ECLI:NL:RBDHA:2024:12168
Rechtbank Den Haag
- Eerste aanleg - enkelvoudig
- Rechtspraak.nl
Rechtmatigheid van de maatregel van bewaring in het bestuursrecht en vreemdelingenrecht
In deze zaak heeft de Rechtbank Den Haag op 22 juli 2024 uitspraak gedaan in een beroep tegen de maatregel van bewaring die door de minister van Asiel en Migratie was opgelegd aan de eiser op 28 april 2024. De maatregel is opgelegd op basis van artikel 59, eerste lid, aanhef en onder a, van de Vreemdelingenwet 2000. Eiser heeft beroep ingesteld tegen het voortduren van deze maatregel, waarbij de rechtbank heeft beoordeeld of deze rechtmatig is. De rechtbank heeft vastgesteld dat het beroep ongegrond is en dat de maatregel van bewaring rechtmatig is. De rechtbank heeft daarbij gekeken naar de beroepsgronden van eiser en de voortgangsrapportage van de minister.
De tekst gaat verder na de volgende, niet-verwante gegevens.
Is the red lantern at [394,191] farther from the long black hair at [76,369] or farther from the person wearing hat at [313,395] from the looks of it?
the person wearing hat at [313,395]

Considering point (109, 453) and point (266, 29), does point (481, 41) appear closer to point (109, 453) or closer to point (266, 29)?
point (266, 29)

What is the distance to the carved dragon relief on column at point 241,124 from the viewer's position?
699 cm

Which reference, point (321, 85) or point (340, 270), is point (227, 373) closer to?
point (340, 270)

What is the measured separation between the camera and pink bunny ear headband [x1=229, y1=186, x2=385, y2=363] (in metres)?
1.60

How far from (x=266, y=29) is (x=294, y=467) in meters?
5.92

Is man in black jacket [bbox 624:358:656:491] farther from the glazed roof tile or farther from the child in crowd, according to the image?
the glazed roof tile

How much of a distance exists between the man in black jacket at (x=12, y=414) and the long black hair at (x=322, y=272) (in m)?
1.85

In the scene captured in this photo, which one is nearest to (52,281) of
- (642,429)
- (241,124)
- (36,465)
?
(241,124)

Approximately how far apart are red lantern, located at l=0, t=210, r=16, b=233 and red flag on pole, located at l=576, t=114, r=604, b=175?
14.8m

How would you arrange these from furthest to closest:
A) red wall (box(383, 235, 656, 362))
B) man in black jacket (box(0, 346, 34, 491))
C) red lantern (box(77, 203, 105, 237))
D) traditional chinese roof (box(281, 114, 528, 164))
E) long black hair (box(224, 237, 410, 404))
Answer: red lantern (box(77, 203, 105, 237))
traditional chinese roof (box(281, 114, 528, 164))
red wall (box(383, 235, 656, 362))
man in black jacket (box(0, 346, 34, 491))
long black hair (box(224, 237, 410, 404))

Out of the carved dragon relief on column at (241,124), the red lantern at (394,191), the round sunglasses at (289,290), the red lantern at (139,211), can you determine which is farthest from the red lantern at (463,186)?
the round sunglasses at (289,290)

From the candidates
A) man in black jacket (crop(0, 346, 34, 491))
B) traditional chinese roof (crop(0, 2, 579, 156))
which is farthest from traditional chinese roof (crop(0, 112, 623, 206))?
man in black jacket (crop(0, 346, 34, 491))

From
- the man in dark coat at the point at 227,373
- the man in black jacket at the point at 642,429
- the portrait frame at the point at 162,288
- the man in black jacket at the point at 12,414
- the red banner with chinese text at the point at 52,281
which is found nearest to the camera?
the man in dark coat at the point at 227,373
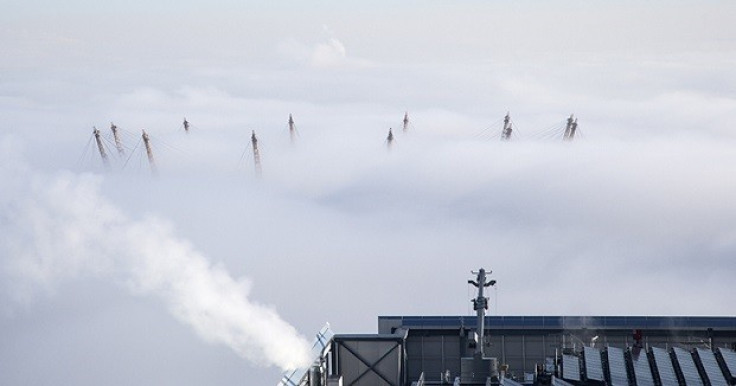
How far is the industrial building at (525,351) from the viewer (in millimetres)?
137000

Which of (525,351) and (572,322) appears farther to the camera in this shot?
(572,322)

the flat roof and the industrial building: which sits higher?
the flat roof

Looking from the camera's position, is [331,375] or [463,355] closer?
[331,375]

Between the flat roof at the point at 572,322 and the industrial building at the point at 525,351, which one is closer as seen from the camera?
the industrial building at the point at 525,351

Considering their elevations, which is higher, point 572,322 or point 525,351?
point 572,322

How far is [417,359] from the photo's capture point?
159 meters

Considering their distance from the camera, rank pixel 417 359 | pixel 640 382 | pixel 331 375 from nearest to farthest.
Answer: pixel 640 382, pixel 331 375, pixel 417 359

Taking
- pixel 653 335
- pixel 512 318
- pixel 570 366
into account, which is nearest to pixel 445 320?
pixel 512 318

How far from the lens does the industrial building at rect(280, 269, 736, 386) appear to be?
137 meters

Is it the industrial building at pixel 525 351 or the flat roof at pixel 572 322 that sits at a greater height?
the flat roof at pixel 572 322

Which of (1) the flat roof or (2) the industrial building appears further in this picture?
(1) the flat roof

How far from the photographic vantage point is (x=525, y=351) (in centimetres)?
15950

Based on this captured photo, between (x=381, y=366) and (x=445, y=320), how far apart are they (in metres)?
15.7

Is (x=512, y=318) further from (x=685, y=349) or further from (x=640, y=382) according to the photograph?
(x=640, y=382)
Eiser betoogde dat de minister onvoldoende voortvarend werkt aan zijn uitzetting, maar de rechtbank oordeelde dat de minister voldoende stappen heeft ondernomen, waaronder het indienen van een aanvraag voor een laissez-passer. De rechtbank heeft ook opgemerkt dat de minister afhankelijk is van de Algerijnse autoriteiten voor de afgifte van de laissez-passer en dat de minister geen invloed heeft op de snelheid van deze procedure. De rechtbank concludeert dat er geen gronden zijn om de maatregel van bewaring op te heffen en dat het beroep ongegrond is. De proceskosten van eiser worden niet vergoed.